Seconde piste de rétablissement de l'équilibre qui peut (et doit à mon sens) être envisagée conjointement de la précédente : réduire la durée de monopole sur les œuvres. Comme je le disais plus haut, la vente directe de l’œuvre ne rapporte plus vraiment d'argent dans la plupart des cas passées quelques décennies. Continuer à imposer des restrictions semble dans ce cas illogique. D'autres aspects comme la vente de produits dérivés ou de droits d'adaptations peuvent par contre rapporter même quelques décennies plus tard.

Il me semble donc que la protection devrait être graduelle selon l'utilisation : la vente directe devrait avoir une exclusivité courte (20 à 30 ans après publication me semblerait largement suffisant, comme pour les brevets), par contre le volet adaptation/produits dérivés pourrait être plus long (par exemple jusqu'à sa mort si celle-ci intervient après la fin de la période de 20 à 30 ans indiquée plus haut).

Dans tous les cas j’exclurais toute approche du style "jusqu'à sa mort + X années" qui donne des durées de protections très variable sans aucune motivation valable. Il faut également prendre garde à conserver des règles suffisamment simples pour être comprises et applicables par tous, point que le législateur tend malheureusement un peu trop souvent à négliger.

D'autre part, je n'envisage aucune contrepartie pour cette réduction de durée de monopole car elle est actuellement à mon sens outrageusement trop forte, la réduire ne risquant pas d'inverser l'équilibre si la durée est convenablement choisie.
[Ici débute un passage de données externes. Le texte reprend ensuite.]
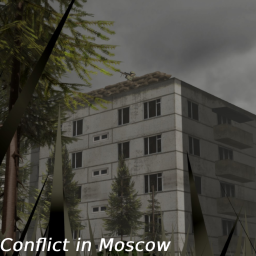 [HUGE UPD!] Conflict in Moscow 2.0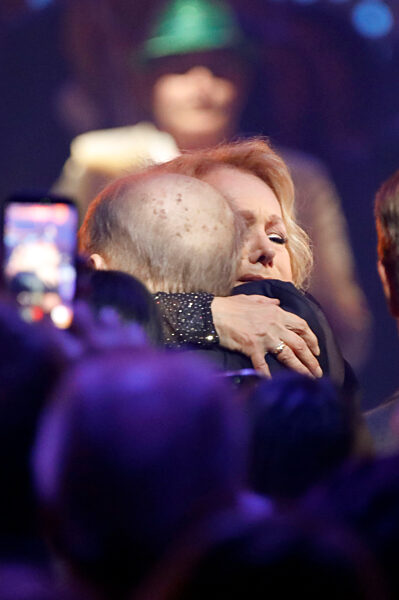 Sonia Liebing, Ben Zucker, Beatrice Egli, Stefano Zarrella, Markus und Giovanni Zarrella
En effet, sur ce plan on peut discuter de la durée idéale et la choisir au mieux pour atteindre un équilibre (ce qui n'est pas possible dans le cas du partage non-marchand qui manque de variables d'ajustement, en dehors de la définition du cadre lui-même de ce qui est considéré comme "non-marchand").

Autres pistes plus utopistes

D'autres possibilités plus utopistes (car plus éloignée du fonctionnement actuel de la société) seraient envisageable, notamment comme contrepartie à la légalisation du partage.
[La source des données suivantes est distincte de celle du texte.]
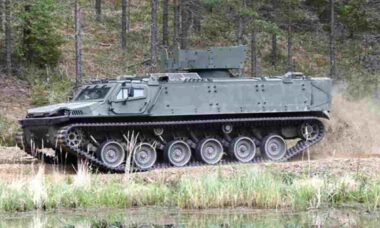 Países da OTAN estudam compra conjunta de novo veículo off-road da Patria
Je pense notamment au revenu de base inconditionnel qui, s'il est suffisant, constituerait une source de revenu initiale aux artistes, réduisant d'autant le besoin de financement de leur activité par des ventes.

De même, une réduction forte du temps de travail (avec des semaines de 3-4 jours, qui constitue également une piste de solution au problème du chômage de masse), en augmentant le temps disponible permettrait bien plus facilement de cumuler une activité lucrative avec une activité créative libérée de la contrainte de rentabilité. On pourrait progressivement déprofessionnaliser la culture, ce qui ne serait pas sans avantages (mais sans doute pas sans inconvénients non plus, comme tout gros bouleversement).

Un autre points qui mérite d'être évoqué ici, c'est la possibilité de savoir quand une œuvre entre dans le domaine public (je réfute l'usage du verbe "tomber" dans ce cas qui est bien trop péjoratif). En effet, en l'état c'est extrêmement difficile à cause notamment des prolongation relatives aux guerres d'une part et à cause de l'absence de registre permettant de savoir ce qu'il en est pour une œuvre donnée d'autre part (tous les auteurs n'ont pas leur fiche Wikipédia avec leur date de mort), il y aurait sans doute fort à faire de ce côté-là également pour éviter que trop d’œuvres soient considérées comme inaccessibles "dans le doute" ou pour encourager les créateurs n'ayant pas besoin de la protection maximale à choisir explicitement des licences plus libres.

EDIT : je me disais bien qu'il manquait un bout... j'ai oublié tout le pan sur la protection du domaine public, où il y aurait aussi beaucoup à faire :-/ Ce sera pour une autre fois.